何事かと思い、身を乗り出したナナの目には、
「ナナちゃぁん。」
ベンツから身を乗り出して、ニコニコと手を振るこけしちゃんの姿が映った。
「こけしちゃーん!」
テンション上がったナナは、さらに身を乗り出して手を振り返す。
「危ねぇな。」
そんな彼女を後ろから抱き寄せて、耳もとで薔は囁いた。
「んあ…っ、」
くすぐったさに、ふるえるナナ。
つよく、後ろから抱きしめて、
「な?ちゃんと、来てたろ?」
耳もとでのまんま、囁きかける薔。
「あ、はい…、」
ベランダで、この状態で、ナナはかなり、朝から火照ってしまったのでした。
「なんだかぁ、ふたりの世界に、入っちゃったのぉぉ。」
ベンツの車内に戻ったこけしちゃんは、にっこにこである。
「私たちも、ふたりの世界に入るかい?」
運転席で、こう尋ねた醐留権に、
「入りたいのはやまやまだけどぉ、あたし達まで入ったら、遅刻しちゃうのぉ。」
ほっぺたに手を当てたこけしちゃんは、おっとりとはにかんだ。
「桜葉、君はなかなか、しっかり者だね。」
「エヘヘぇ。」
すでにこちらも入りかけているように、思えてならない。
そして、きちんと支度をしたナナと薔が、手を繋いでマンションを出てきました。
いよいよ、性悪なラスボスだかと、対決かも!
(おわぁあ!ベンツって、乗り心地がいいよぉ!)
ナナは、こころではしゃいでおります。
「ゾーラ先生はぁ、運転テクが最高なのぉぉ。」
「そうかい?」
そんでもって、前方の席で、こけしちゃんと醐留権は、なんだかラブラブしております。
(わぁあ!こけしちゃん、醐留権先生となんだかいいムードで、わたしは嬉しいよぉ!)
ナナは、こころでほろりとする。
そのとき、
……………はっ!!
とした。
恐る恐る隣を見ると、
「……………、」
シートにふんぞり返っている薔は、もんのすごく不機嫌そうにナナを見ていた。
(ぎゃあ――――――――――――っ!!)
「どうなさいましたぁ!?」
「おまえ、ひとりの世界に入ってんじゃねーよ。
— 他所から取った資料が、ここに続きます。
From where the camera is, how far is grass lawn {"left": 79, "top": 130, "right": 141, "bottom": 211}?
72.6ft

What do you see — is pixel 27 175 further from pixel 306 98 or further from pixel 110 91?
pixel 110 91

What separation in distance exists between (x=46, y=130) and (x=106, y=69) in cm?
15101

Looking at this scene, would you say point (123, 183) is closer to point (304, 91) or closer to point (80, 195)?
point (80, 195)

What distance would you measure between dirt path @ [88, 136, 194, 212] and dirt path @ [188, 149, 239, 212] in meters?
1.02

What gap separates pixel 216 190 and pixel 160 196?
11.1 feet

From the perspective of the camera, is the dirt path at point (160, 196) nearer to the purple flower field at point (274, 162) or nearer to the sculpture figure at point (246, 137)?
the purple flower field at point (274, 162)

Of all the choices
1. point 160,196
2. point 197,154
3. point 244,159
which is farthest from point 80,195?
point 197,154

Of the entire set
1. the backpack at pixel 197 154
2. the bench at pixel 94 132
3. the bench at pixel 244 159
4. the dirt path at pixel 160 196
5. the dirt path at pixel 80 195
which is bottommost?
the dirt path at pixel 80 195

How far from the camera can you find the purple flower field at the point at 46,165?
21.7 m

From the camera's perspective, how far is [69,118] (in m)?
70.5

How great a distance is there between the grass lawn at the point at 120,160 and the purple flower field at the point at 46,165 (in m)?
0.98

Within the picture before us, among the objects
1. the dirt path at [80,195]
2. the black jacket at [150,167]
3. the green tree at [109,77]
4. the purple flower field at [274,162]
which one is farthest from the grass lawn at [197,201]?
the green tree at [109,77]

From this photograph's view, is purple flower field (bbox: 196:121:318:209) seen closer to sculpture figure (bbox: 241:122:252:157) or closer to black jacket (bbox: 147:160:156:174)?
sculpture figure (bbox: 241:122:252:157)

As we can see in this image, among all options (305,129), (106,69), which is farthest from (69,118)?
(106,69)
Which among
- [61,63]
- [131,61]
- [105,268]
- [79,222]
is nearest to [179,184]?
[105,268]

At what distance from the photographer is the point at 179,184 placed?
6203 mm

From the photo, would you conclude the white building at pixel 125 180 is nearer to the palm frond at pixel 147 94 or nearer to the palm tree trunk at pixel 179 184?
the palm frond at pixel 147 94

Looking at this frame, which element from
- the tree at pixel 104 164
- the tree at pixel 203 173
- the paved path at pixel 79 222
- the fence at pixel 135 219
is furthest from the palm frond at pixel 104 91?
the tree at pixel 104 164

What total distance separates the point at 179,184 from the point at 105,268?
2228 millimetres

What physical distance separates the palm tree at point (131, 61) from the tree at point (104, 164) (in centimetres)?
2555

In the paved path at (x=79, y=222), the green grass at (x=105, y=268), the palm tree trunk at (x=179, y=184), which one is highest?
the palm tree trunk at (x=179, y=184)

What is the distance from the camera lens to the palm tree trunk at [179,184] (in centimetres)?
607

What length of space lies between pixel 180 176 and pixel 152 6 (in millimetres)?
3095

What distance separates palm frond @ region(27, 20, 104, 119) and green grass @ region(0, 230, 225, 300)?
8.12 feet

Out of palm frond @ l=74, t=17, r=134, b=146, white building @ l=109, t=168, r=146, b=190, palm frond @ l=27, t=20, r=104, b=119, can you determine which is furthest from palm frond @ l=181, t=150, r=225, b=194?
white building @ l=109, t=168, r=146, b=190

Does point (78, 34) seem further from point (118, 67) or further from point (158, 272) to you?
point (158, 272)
」
……えええ!?
「では、この微笑ましさを、分かち合いましょう!」
「あぁ。」
このやりとりの直後、
クイッ――…
ナナの頬を挟み込んだ薔は、ものすごく急接近した。
「どんなんだ?」
「ちちちち近いですって、おカオーっ!」
今に始まったことでは、毛頭ない。
「あはは。後ろもいいカンジだね。」
「そぉぉなのぉ。」
ベンツの車内には、愛が充満しております。